Tuesday, November 07, 2017

Jesus and the psychiatrists

My approach to the NT is usually that of a scholar, but in the area of exorcisms it is likely that my personal background will color any conclusions reached. Before going into academic Biblical studies, I studied medicine for four years. My main interest was in psychiatry which resulted in the neglect of other areas, so I never completed my training. My thinking has therefore been shaped by modern psychiatric theory and practice. However, certain experiences I had while I was a medical student, and subsequently when I was a Baptist minister, have also shaped my thinking in a completely different way.

Most psychiatrists do not accept the reality of demons or exorcism. They would regard the exorcisms of Jesus as old-world descriptions of psychiatric problems…A psychiatrist could therefore feel fairly satisfied that the Gospel accounts of demonization can be dealt with in terms of modern psychiatry or medicine.

However, I have personally been persuaded away from this viewpoint by a series of events which occurred while I was studying psychiatry, and during my time in pastoral work…I went once to interview a patient but found that he was asleep. He was lying on his bed, facing the wall, and he did not turn round or respond when I walked in. I sat in his room for a while thinking that he might wake up, and after a while I thought I might pray for him. I started to pray silently for him but I was immediately interrupted because he sat bolt upright, looked at me fiercely and said in a voice which was not characteristic of him: "Leave him alone–he belongs to us". 

Startled, I wasn't sure how to respond, so we just sat and stared at each other for a while. Then I remembered my fundamentalist past and decided to pray silently against what appeared to be an evil spirit. I prayed silently because I was aware that an hysterical disorder could mimic demon possessed…I can't remember exactly what I prayed but probably rebuked the spirit in the name of Jesus. Immediately [as/after] I did so, I got a very hostile outburst along the same lines, but much more abusive. I realized then that I was in very deep waters and continued to pray, though silently. 

An onlooker would have seen a kind of one-sided conversation. I prayed silently and the person retorted very loudly and emphatically. Eventually (I can't remember what was said or what I prayed) the person cried out with a scream and collapsed on his bed. He woke up a little later, unaware of what had happened. I was still trying to act the role of a medic, so I did not tell him anything about what had happened. His behavior after waking was quite striking in its normality. He no longer heard any of the oppressive voices which had been making him feel cut off and depressed, and his suicidal urges had gone. 

This incident made me question every assumption I had made about Gospel exorcisms. Unfortunately for the person involved, this was only the beginning, and as time went on there were many more spirits which had to be dealt with…The story has a happy ending in that this person is no longer troubled by such problems, and has remained so for several years. 

When I was dealing with strange personalities which spoke out of this person I was always careful to speak silently, even if the person appeared to be asleep…These voices answered specific silent questions such as What is your name?, When did you come? This gradually convinced me that I was not dealing with with a purely psychiatric disorder. David Instone Brewer, "Jesus and the Psychiatrists," A. Lane, ed., The Unseen World (Baker 1996), 133-34,140-41.

What's striking about this account is the veridical element. It defies a naturalistic explanation inasmuch as the patient couldn't physically hear what Brewer was thinking. To react to the specific content of silent prayer is telepathic. In fact, initially, the patient wasn't even in a position to be naturally aware of Brewer's presence in the room–much less be able to read his mind. 
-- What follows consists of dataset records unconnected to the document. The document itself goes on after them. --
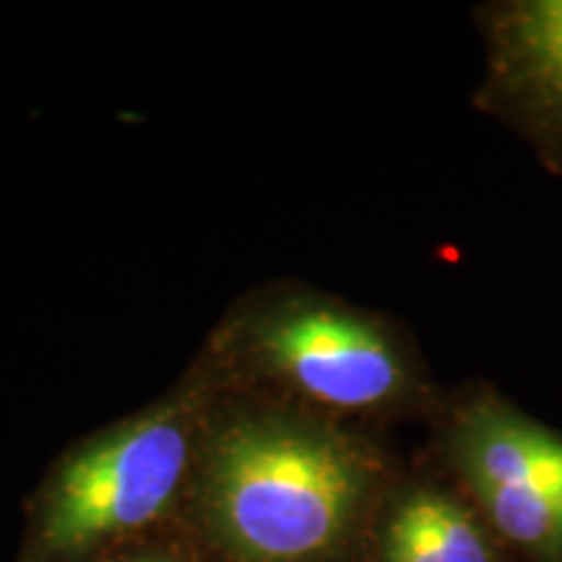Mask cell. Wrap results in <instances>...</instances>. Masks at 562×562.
I'll return each mask as SVG.
<instances>
[{"instance_id": "3", "label": "cell", "mask_w": 562, "mask_h": 562, "mask_svg": "<svg viewBox=\"0 0 562 562\" xmlns=\"http://www.w3.org/2000/svg\"><path fill=\"white\" fill-rule=\"evenodd\" d=\"M451 453L497 537L537 562H562V435L480 398L456 419Z\"/></svg>"}, {"instance_id": "7", "label": "cell", "mask_w": 562, "mask_h": 562, "mask_svg": "<svg viewBox=\"0 0 562 562\" xmlns=\"http://www.w3.org/2000/svg\"><path fill=\"white\" fill-rule=\"evenodd\" d=\"M123 562H178V560L165 558V554H140V558H131V560H123Z\"/></svg>"}, {"instance_id": "2", "label": "cell", "mask_w": 562, "mask_h": 562, "mask_svg": "<svg viewBox=\"0 0 562 562\" xmlns=\"http://www.w3.org/2000/svg\"><path fill=\"white\" fill-rule=\"evenodd\" d=\"M193 442L191 409L170 404L68 453L34 495L21 562H87L159 521L191 472Z\"/></svg>"}, {"instance_id": "4", "label": "cell", "mask_w": 562, "mask_h": 562, "mask_svg": "<svg viewBox=\"0 0 562 562\" xmlns=\"http://www.w3.org/2000/svg\"><path fill=\"white\" fill-rule=\"evenodd\" d=\"M250 347L266 372L328 409L370 412L406 389L404 360L389 336L326 302L269 313L252 328Z\"/></svg>"}, {"instance_id": "1", "label": "cell", "mask_w": 562, "mask_h": 562, "mask_svg": "<svg viewBox=\"0 0 562 562\" xmlns=\"http://www.w3.org/2000/svg\"><path fill=\"white\" fill-rule=\"evenodd\" d=\"M375 467L323 425L240 417L206 442L201 510L232 562H323L360 521Z\"/></svg>"}, {"instance_id": "5", "label": "cell", "mask_w": 562, "mask_h": 562, "mask_svg": "<svg viewBox=\"0 0 562 562\" xmlns=\"http://www.w3.org/2000/svg\"><path fill=\"white\" fill-rule=\"evenodd\" d=\"M381 562H501L495 531L438 487L402 495L381 531Z\"/></svg>"}, {"instance_id": "6", "label": "cell", "mask_w": 562, "mask_h": 562, "mask_svg": "<svg viewBox=\"0 0 562 562\" xmlns=\"http://www.w3.org/2000/svg\"><path fill=\"white\" fill-rule=\"evenodd\" d=\"M495 37L503 74L562 115V0H531L505 11Z\"/></svg>"}]
</instances>
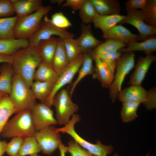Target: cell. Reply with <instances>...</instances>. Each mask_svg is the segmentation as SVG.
<instances>
[{
  "instance_id": "6da1fadb",
  "label": "cell",
  "mask_w": 156,
  "mask_h": 156,
  "mask_svg": "<svg viewBox=\"0 0 156 156\" xmlns=\"http://www.w3.org/2000/svg\"><path fill=\"white\" fill-rule=\"evenodd\" d=\"M12 56L11 64L15 74L20 76L30 87L35 72L42 61L35 47L29 46L18 50Z\"/></svg>"
},
{
  "instance_id": "7a4b0ae2",
  "label": "cell",
  "mask_w": 156,
  "mask_h": 156,
  "mask_svg": "<svg viewBox=\"0 0 156 156\" xmlns=\"http://www.w3.org/2000/svg\"><path fill=\"white\" fill-rule=\"evenodd\" d=\"M36 131L32 120L31 109H28L17 113L8 121L1 134L4 138L19 137L24 138L34 136Z\"/></svg>"
},
{
  "instance_id": "3957f363",
  "label": "cell",
  "mask_w": 156,
  "mask_h": 156,
  "mask_svg": "<svg viewBox=\"0 0 156 156\" xmlns=\"http://www.w3.org/2000/svg\"><path fill=\"white\" fill-rule=\"evenodd\" d=\"M17 113L31 109L36 104V99L30 87L19 75L15 74L11 90L8 95Z\"/></svg>"
},
{
  "instance_id": "277c9868",
  "label": "cell",
  "mask_w": 156,
  "mask_h": 156,
  "mask_svg": "<svg viewBox=\"0 0 156 156\" xmlns=\"http://www.w3.org/2000/svg\"><path fill=\"white\" fill-rule=\"evenodd\" d=\"M80 120L78 114H74L71 120L61 128H55L57 132L66 133L69 135L73 140L80 146L95 156H107L110 154L113 150V147L111 145L103 144L99 140L95 144L90 143L81 138L75 131V124Z\"/></svg>"
},
{
  "instance_id": "5b68a950",
  "label": "cell",
  "mask_w": 156,
  "mask_h": 156,
  "mask_svg": "<svg viewBox=\"0 0 156 156\" xmlns=\"http://www.w3.org/2000/svg\"><path fill=\"white\" fill-rule=\"evenodd\" d=\"M52 8L49 5H42L33 13L18 18L14 29L15 38L28 40L39 29L42 19Z\"/></svg>"
},
{
  "instance_id": "8992f818",
  "label": "cell",
  "mask_w": 156,
  "mask_h": 156,
  "mask_svg": "<svg viewBox=\"0 0 156 156\" xmlns=\"http://www.w3.org/2000/svg\"><path fill=\"white\" fill-rule=\"evenodd\" d=\"M135 57L133 52H125L117 60L116 74L109 87L110 98L113 103L121 91L122 85L126 76L134 66Z\"/></svg>"
},
{
  "instance_id": "52a82bcc",
  "label": "cell",
  "mask_w": 156,
  "mask_h": 156,
  "mask_svg": "<svg viewBox=\"0 0 156 156\" xmlns=\"http://www.w3.org/2000/svg\"><path fill=\"white\" fill-rule=\"evenodd\" d=\"M53 105L56 111V119L58 124L65 125L70 118L78 111L79 107L72 102L70 94L66 89L60 90L55 95Z\"/></svg>"
},
{
  "instance_id": "ba28073f",
  "label": "cell",
  "mask_w": 156,
  "mask_h": 156,
  "mask_svg": "<svg viewBox=\"0 0 156 156\" xmlns=\"http://www.w3.org/2000/svg\"><path fill=\"white\" fill-rule=\"evenodd\" d=\"M83 60V55L81 54L70 62L68 65L59 75L54 84L52 91L44 103L51 107L53 105V99L56 94L65 85L70 83L80 68Z\"/></svg>"
},
{
  "instance_id": "9c48e42d",
  "label": "cell",
  "mask_w": 156,
  "mask_h": 156,
  "mask_svg": "<svg viewBox=\"0 0 156 156\" xmlns=\"http://www.w3.org/2000/svg\"><path fill=\"white\" fill-rule=\"evenodd\" d=\"M39 29L28 39L29 46L35 47L40 41L48 39L53 35L61 38H74V35L66 29L58 28L53 25L46 15Z\"/></svg>"
},
{
  "instance_id": "30bf717a",
  "label": "cell",
  "mask_w": 156,
  "mask_h": 156,
  "mask_svg": "<svg viewBox=\"0 0 156 156\" xmlns=\"http://www.w3.org/2000/svg\"><path fill=\"white\" fill-rule=\"evenodd\" d=\"M127 15L119 23H127L135 27L139 34L138 40L144 41L153 36L156 35V28L150 26L144 21L142 10H133L126 8Z\"/></svg>"
},
{
  "instance_id": "8fae6325",
  "label": "cell",
  "mask_w": 156,
  "mask_h": 156,
  "mask_svg": "<svg viewBox=\"0 0 156 156\" xmlns=\"http://www.w3.org/2000/svg\"><path fill=\"white\" fill-rule=\"evenodd\" d=\"M52 125L36 131L34 136L43 153L51 155L62 143L59 133L56 131Z\"/></svg>"
},
{
  "instance_id": "7c38bea8",
  "label": "cell",
  "mask_w": 156,
  "mask_h": 156,
  "mask_svg": "<svg viewBox=\"0 0 156 156\" xmlns=\"http://www.w3.org/2000/svg\"><path fill=\"white\" fill-rule=\"evenodd\" d=\"M43 103H36L31 109L32 121L36 131L53 125L58 124L53 111Z\"/></svg>"
},
{
  "instance_id": "4fadbf2b",
  "label": "cell",
  "mask_w": 156,
  "mask_h": 156,
  "mask_svg": "<svg viewBox=\"0 0 156 156\" xmlns=\"http://www.w3.org/2000/svg\"><path fill=\"white\" fill-rule=\"evenodd\" d=\"M156 60L155 55L152 54L140 56L137 61L134 71L131 75L129 85H141L151 65Z\"/></svg>"
},
{
  "instance_id": "5bb4252c",
  "label": "cell",
  "mask_w": 156,
  "mask_h": 156,
  "mask_svg": "<svg viewBox=\"0 0 156 156\" xmlns=\"http://www.w3.org/2000/svg\"><path fill=\"white\" fill-rule=\"evenodd\" d=\"M81 29V34L75 40L82 54L89 52L103 42L94 36L90 24L82 23Z\"/></svg>"
},
{
  "instance_id": "9a60e30c",
  "label": "cell",
  "mask_w": 156,
  "mask_h": 156,
  "mask_svg": "<svg viewBox=\"0 0 156 156\" xmlns=\"http://www.w3.org/2000/svg\"><path fill=\"white\" fill-rule=\"evenodd\" d=\"M148 91L141 85H131L119 93L117 98L122 103L134 101L144 104L146 101Z\"/></svg>"
},
{
  "instance_id": "2e32d148",
  "label": "cell",
  "mask_w": 156,
  "mask_h": 156,
  "mask_svg": "<svg viewBox=\"0 0 156 156\" xmlns=\"http://www.w3.org/2000/svg\"><path fill=\"white\" fill-rule=\"evenodd\" d=\"M58 38L51 37L40 42L35 47L42 62L52 66Z\"/></svg>"
},
{
  "instance_id": "e0dca14e",
  "label": "cell",
  "mask_w": 156,
  "mask_h": 156,
  "mask_svg": "<svg viewBox=\"0 0 156 156\" xmlns=\"http://www.w3.org/2000/svg\"><path fill=\"white\" fill-rule=\"evenodd\" d=\"M104 39H113L121 41L127 44L135 41H137V35L132 34L128 29L121 25H116L105 33L103 34Z\"/></svg>"
},
{
  "instance_id": "ac0fdd59",
  "label": "cell",
  "mask_w": 156,
  "mask_h": 156,
  "mask_svg": "<svg viewBox=\"0 0 156 156\" xmlns=\"http://www.w3.org/2000/svg\"><path fill=\"white\" fill-rule=\"evenodd\" d=\"M14 13L18 18L35 12L42 5L41 0H11Z\"/></svg>"
},
{
  "instance_id": "d6986e66",
  "label": "cell",
  "mask_w": 156,
  "mask_h": 156,
  "mask_svg": "<svg viewBox=\"0 0 156 156\" xmlns=\"http://www.w3.org/2000/svg\"><path fill=\"white\" fill-rule=\"evenodd\" d=\"M69 62L63 40L59 38H58L57 43L52 63V66L59 76Z\"/></svg>"
},
{
  "instance_id": "ffe728a7",
  "label": "cell",
  "mask_w": 156,
  "mask_h": 156,
  "mask_svg": "<svg viewBox=\"0 0 156 156\" xmlns=\"http://www.w3.org/2000/svg\"><path fill=\"white\" fill-rule=\"evenodd\" d=\"M141 51L146 55L152 54L156 51V36H153L141 42H133L127 45L125 47L120 49L118 51L122 52H133Z\"/></svg>"
},
{
  "instance_id": "44dd1931",
  "label": "cell",
  "mask_w": 156,
  "mask_h": 156,
  "mask_svg": "<svg viewBox=\"0 0 156 156\" xmlns=\"http://www.w3.org/2000/svg\"><path fill=\"white\" fill-rule=\"evenodd\" d=\"M125 17V16L120 14L101 15L97 14L92 22L94 27L101 29L103 34L111 28L120 23Z\"/></svg>"
},
{
  "instance_id": "7402d4cb",
  "label": "cell",
  "mask_w": 156,
  "mask_h": 156,
  "mask_svg": "<svg viewBox=\"0 0 156 156\" xmlns=\"http://www.w3.org/2000/svg\"><path fill=\"white\" fill-rule=\"evenodd\" d=\"M95 64L94 72L93 75L94 79H97L103 88H109L113 82L114 74L112 73L98 57L93 58Z\"/></svg>"
},
{
  "instance_id": "603a6c76",
  "label": "cell",
  "mask_w": 156,
  "mask_h": 156,
  "mask_svg": "<svg viewBox=\"0 0 156 156\" xmlns=\"http://www.w3.org/2000/svg\"><path fill=\"white\" fill-rule=\"evenodd\" d=\"M126 46L127 44L119 40L107 39L89 53L94 58L101 55L118 51Z\"/></svg>"
},
{
  "instance_id": "cb8c5ba5",
  "label": "cell",
  "mask_w": 156,
  "mask_h": 156,
  "mask_svg": "<svg viewBox=\"0 0 156 156\" xmlns=\"http://www.w3.org/2000/svg\"><path fill=\"white\" fill-rule=\"evenodd\" d=\"M98 14L101 15L120 14V6L117 0H90Z\"/></svg>"
},
{
  "instance_id": "d4e9b609",
  "label": "cell",
  "mask_w": 156,
  "mask_h": 156,
  "mask_svg": "<svg viewBox=\"0 0 156 156\" xmlns=\"http://www.w3.org/2000/svg\"><path fill=\"white\" fill-rule=\"evenodd\" d=\"M58 77L51 65L42 61L35 72L34 80L55 84Z\"/></svg>"
},
{
  "instance_id": "484cf974",
  "label": "cell",
  "mask_w": 156,
  "mask_h": 156,
  "mask_svg": "<svg viewBox=\"0 0 156 156\" xmlns=\"http://www.w3.org/2000/svg\"><path fill=\"white\" fill-rule=\"evenodd\" d=\"M29 46V42L27 39L0 40V53L12 55L18 50Z\"/></svg>"
},
{
  "instance_id": "4316f807",
  "label": "cell",
  "mask_w": 156,
  "mask_h": 156,
  "mask_svg": "<svg viewBox=\"0 0 156 156\" xmlns=\"http://www.w3.org/2000/svg\"><path fill=\"white\" fill-rule=\"evenodd\" d=\"M17 113L8 94H4L0 98V135L9 117Z\"/></svg>"
},
{
  "instance_id": "83f0119b",
  "label": "cell",
  "mask_w": 156,
  "mask_h": 156,
  "mask_svg": "<svg viewBox=\"0 0 156 156\" xmlns=\"http://www.w3.org/2000/svg\"><path fill=\"white\" fill-rule=\"evenodd\" d=\"M83 60L82 64L79 70L78 75L72 86L70 93L71 96L74 90L79 82L86 76L92 75L94 72L93 65V58L90 53L83 54Z\"/></svg>"
},
{
  "instance_id": "f1b7e54d",
  "label": "cell",
  "mask_w": 156,
  "mask_h": 156,
  "mask_svg": "<svg viewBox=\"0 0 156 156\" xmlns=\"http://www.w3.org/2000/svg\"><path fill=\"white\" fill-rule=\"evenodd\" d=\"M15 73L11 64L4 63L0 68V91L10 94Z\"/></svg>"
},
{
  "instance_id": "f546056e",
  "label": "cell",
  "mask_w": 156,
  "mask_h": 156,
  "mask_svg": "<svg viewBox=\"0 0 156 156\" xmlns=\"http://www.w3.org/2000/svg\"><path fill=\"white\" fill-rule=\"evenodd\" d=\"M54 83L35 81L30 88L36 99L44 103L50 94L54 85Z\"/></svg>"
},
{
  "instance_id": "4dcf8cb0",
  "label": "cell",
  "mask_w": 156,
  "mask_h": 156,
  "mask_svg": "<svg viewBox=\"0 0 156 156\" xmlns=\"http://www.w3.org/2000/svg\"><path fill=\"white\" fill-rule=\"evenodd\" d=\"M17 19L16 16L0 18V40L16 39L14 29Z\"/></svg>"
},
{
  "instance_id": "1f68e13d",
  "label": "cell",
  "mask_w": 156,
  "mask_h": 156,
  "mask_svg": "<svg viewBox=\"0 0 156 156\" xmlns=\"http://www.w3.org/2000/svg\"><path fill=\"white\" fill-rule=\"evenodd\" d=\"M41 151V149L34 136L23 138V140L18 154L22 156L37 154Z\"/></svg>"
},
{
  "instance_id": "d6a6232c",
  "label": "cell",
  "mask_w": 156,
  "mask_h": 156,
  "mask_svg": "<svg viewBox=\"0 0 156 156\" xmlns=\"http://www.w3.org/2000/svg\"><path fill=\"white\" fill-rule=\"evenodd\" d=\"M120 112L122 121L128 122L134 120L138 116L137 109L140 103L134 101H128L122 103Z\"/></svg>"
},
{
  "instance_id": "836d02e7",
  "label": "cell",
  "mask_w": 156,
  "mask_h": 156,
  "mask_svg": "<svg viewBox=\"0 0 156 156\" xmlns=\"http://www.w3.org/2000/svg\"><path fill=\"white\" fill-rule=\"evenodd\" d=\"M97 14L90 0H86L79 10V14L82 23L85 24L92 22Z\"/></svg>"
},
{
  "instance_id": "e575fe53",
  "label": "cell",
  "mask_w": 156,
  "mask_h": 156,
  "mask_svg": "<svg viewBox=\"0 0 156 156\" xmlns=\"http://www.w3.org/2000/svg\"><path fill=\"white\" fill-rule=\"evenodd\" d=\"M142 10L145 23L156 28V0H148L146 6Z\"/></svg>"
},
{
  "instance_id": "d590c367",
  "label": "cell",
  "mask_w": 156,
  "mask_h": 156,
  "mask_svg": "<svg viewBox=\"0 0 156 156\" xmlns=\"http://www.w3.org/2000/svg\"><path fill=\"white\" fill-rule=\"evenodd\" d=\"M73 38H62L70 62L82 54L75 39Z\"/></svg>"
},
{
  "instance_id": "8d00e7d4",
  "label": "cell",
  "mask_w": 156,
  "mask_h": 156,
  "mask_svg": "<svg viewBox=\"0 0 156 156\" xmlns=\"http://www.w3.org/2000/svg\"><path fill=\"white\" fill-rule=\"evenodd\" d=\"M122 53L118 51L100 55L97 57L114 74L117 60Z\"/></svg>"
},
{
  "instance_id": "74e56055",
  "label": "cell",
  "mask_w": 156,
  "mask_h": 156,
  "mask_svg": "<svg viewBox=\"0 0 156 156\" xmlns=\"http://www.w3.org/2000/svg\"><path fill=\"white\" fill-rule=\"evenodd\" d=\"M50 20L53 25L59 28L66 29L72 26L70 22L61 12L53 14Z\"/></svg>"
},
{
  "instance_id": "f35d334b",
  "label": "cell",
  "mask_w": 156,
  "mask_h": 156,
  "mask_svg": "<svg viewBox=\"0 0 156 156\" xmlns=\"http://www.w3.org/2000/svg\"><path fill=\"white\" fill-rule=\"evenodd\" d=\"M23 140V138L16 137L12 138L11 141L7 143L5 152L10 156H14L18 153Z\"/></svg>"
},
{
  "instance_id": "ab89813d",
  "label": "cell",
  "mask_w": 156,
  "mask_h": 156,
  "mask_svg": "<svg viewBox=\"0 0 156 156\" xmlns=\"http://www.w3.org/2000/svg\"><path fill=\"white\" fill-rule=\"evenodd\" d=\"M67 151L71 156H95L88 151L82 148L73 140L68 143Z\"/></svg>"
},
{
  "instance_id": "60d3db41",
  "label": "cell",
  "mask_w": 156,
  "mask_h": 156,
  "mask_svg": "<svg viewBox=\"0 0 156 156\" xmlns=\"http://www.w3.org/2000/svg\"><path fill=\"white\" fill-rule=\"evenodd\" d=\"M14 13L11 0H0V18L12 16Z\"/></svg>"
},
{
  "instance_id": "b9f144b4",
  "label": "cell",
  "mask_w": 156,
  "mask_h": 156,
  "mask_svg": "<svg viewBox=\"0 0 156 156\" xmlns=\"http://www.w3.org/2000/svg\"><path fill=\"white\" fill-rule=\"evenodd\" d=\"M146 108L151 110L156 107V89L154 87L148 91L146 101L143 104Z\"/></svg>"
},
{
  "instance_id": "7bdbcfd3",
  "label": "cell",
  "mask_w": 156,
  "mask_h": 156,
  "mask_svg": "<svg viewBox=\"0 0 156 156\" xmlns=\"http://www.w3.org/2000/svg\"><path fill=\"white\" fill-rule=\"evenodd\" d=\"M148 0H129L125 3L126 8L133 10H142L146 6Z\"/></svg>"
},
{
  "instance_id": "ee69618b",
  "label": "cell",
  "mask_w": 156,
  "mask_h": 156,
  "mask_svg": "<svg viewBox=\"0 0 156 156\" xmlns=\"http://www.w3.org/2000/svg\"><path fill=\"white\" fill-rule=\"evenodd\" d=\"M86 0H66L63 5L64 7H69L75 12L79 10Z\"/></svg>"
},
{
  "instance_id": "f6af8a7d",
  "label": "cell",
  "mask_w": 156,
  "mask_h": 156,
  "mask_svg": "<svg viewBox=\"0 0 156 156\" xmlns=\"http://www.w3.org/2000/svg\"><path fill=\"white\" fill-rule=\"evenodd\" d=\"M12 55L0 53V63L12 64Z\"/></svg>"
},
{
  "instance_id": "bcb514c9",
  "label": "cell",
  "mask_w": 156,
  "mask_h": 156,
  "mask_svg": "<svg viewBox=\"0 0 156 156\" xmlns=\"http://www.w3.org/2000/svg\"><path fill=\"white\" fill-rule=\"evenodd\" d=\"M7 143L5 141H1L0 140V156H3L5 152L6 147Z\"/></svg>"
},
{
  "instance_id": "7dc6e473",
  "label": "cell",
  "mask_w": 156,
  "mask_h": 156,
  "mask_svg": "<svg viewBox=\"0 0 156 156\" xmlns=\"http://www.w3.org/2000/svg\"><path fill=\"white\" fill-rule=\"evenodd\" d=\"M58 148L60 151V156H65L66 153L68 152L67 146H65L62 143L60 144Z\"/></svg>"
},
{
  "instance_id": "c3c4849f",
  "label": "cell",
  "mask_w": 156,
  "mask_h": 156,
  "mask_svg": "<svg viewBox=\"0 0 156 156\" xmlns=\"http://www.w3.org/2000/svg\"><path fill=\"white\" fill-rule=\"evenodd\" d=\"M64 0H51L50 1V2L52 3H58L59 4H60L64 2Z\"/></svg>"
},
{
  "instance_id": "681fc988",
  "label": "cell",
  "mask_w": 156,
  "mask_h": 156,
  "mask_svg": "<svg viewBox=\"0 0 156 156\" xmlns=\"http://www.w3.org/2000/svg\"><path fill=\"white\" fill-rule=\"evenodd\" d=\"M5 94V93L4 92L0 91V98Z\"/></svg>"
},
{
  "instance_id": "f907efd6",
  "label": "cell",
  "mask_w": 156,
  "mask_h": 156,
  "mask_svg": "<svg viewBox=\"0 0 156 156\" xmlns=\"http://www.w3.org/2000/svg\"><path fill=\"white\" fill-rule=\"evenodd\" d=\"M149 153L148 154L146 155L145 156H149ZM113 156H118V155L117 153H116L115 154H114V155H113Z\"/></svg>"
},
{
  "instance_id": "816d5d0a",
  "label": "cell",
  "mask_w": 156,
  "mask_h": 156,
  "mask_svg": "<svg viewBox=\"0 0 156 156\" xmlns=\"http://www.w3.org/2000/svg\"><path fill=\"white\" fill-rule=\"evenodd\" d=\"M30 156H38L37 154L34 155Z\"/></svg>"
},
{
  "instance_id": "f5cc1de1",
  "label": "cell",
  "mask_w": 156,
  "mask_h": 156,
  "mask_svg": "<svg viewBox=\"0 0 156 156\" xmlns=\"http://www.w3.org/2000/svg\"><path fill=\"white\" fill-rule=\"evenodd\" d=\"M21 156L19 154H18L15 156Z\"/></svg>"
}]
</instances>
Apparently, Brewer is someone from fundamentalist background who rejected his religious upbringing in light of secular science, then, due to firsthand experience as a med student, became convinced that his religious upbringing was right after all. 

1 comment:

  1. My in laws were jungle missionaries during the 60s in remote area Columbia, South America. They have many stores of encounters with demons and possession. Many nights things were so bad they just shut themselves in their hut and prayed all night.